Along with the narrative of the Lakota's migratory activities the author highlighted the continued encroachment of not only the French and then the British, but the Americans. This was escalated following the Louisiana Purchase with the expedition of Lewis and Clark up the Missouri River and through the northwest to the Pacific. All the while the Lakotas continued to migrate and adapt. "The U.S. empire was built on institutional prowess and visibility, whereas the Lakota empire was an action-based regime, which gave it a fickle on-and-off-again character." (p 241) The history also includes the complexities of native culture including polygamy and the training of young warriors. The only constant was the continued encroachment of the Americans accelerated by the discovery of gold in California and the building of the railroads through routes in the south, center, and ultimately the north.
The story concludes with the era of armed engagements following the Civil War in the 1870's culminating with the famous battle of Little Big Horn. While Sitting Bull came out of that as the victor over General George Armstrong Custer, the reprisals over the subsequent decade would result in the effective demise of Lakota power with the massacre at Wounded Knee in 1890.
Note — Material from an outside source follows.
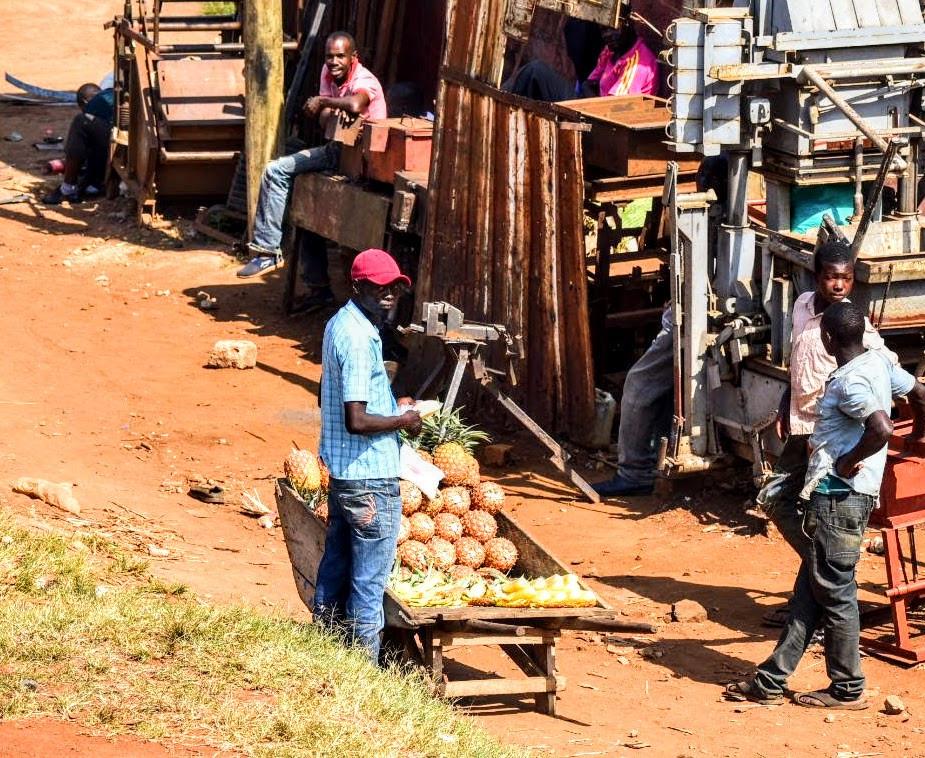pineapple, ananas, uganda, kampala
I found the book to be most effective and informative through the early history of the indigenous peoples; a history with which I had no familiarity. The century following the American Revolution was one in which technology and commerce overwhelmed the Lakotas and other tribes, who for the most part were unable to adapt to changes in their environment. The nature that the indigenous peoples knew as the environment that formed their culture changed so tremendously that their civilization gradually decayed and became a mere shadow of what it once was. The author notes that "The Indians remained a subordinate people, subject to the whims of a foreign empire." (p 382) The complexity of the new environment left them dependent on the government of the United States for support. This is a situation, with few exceptions, that continues to this day.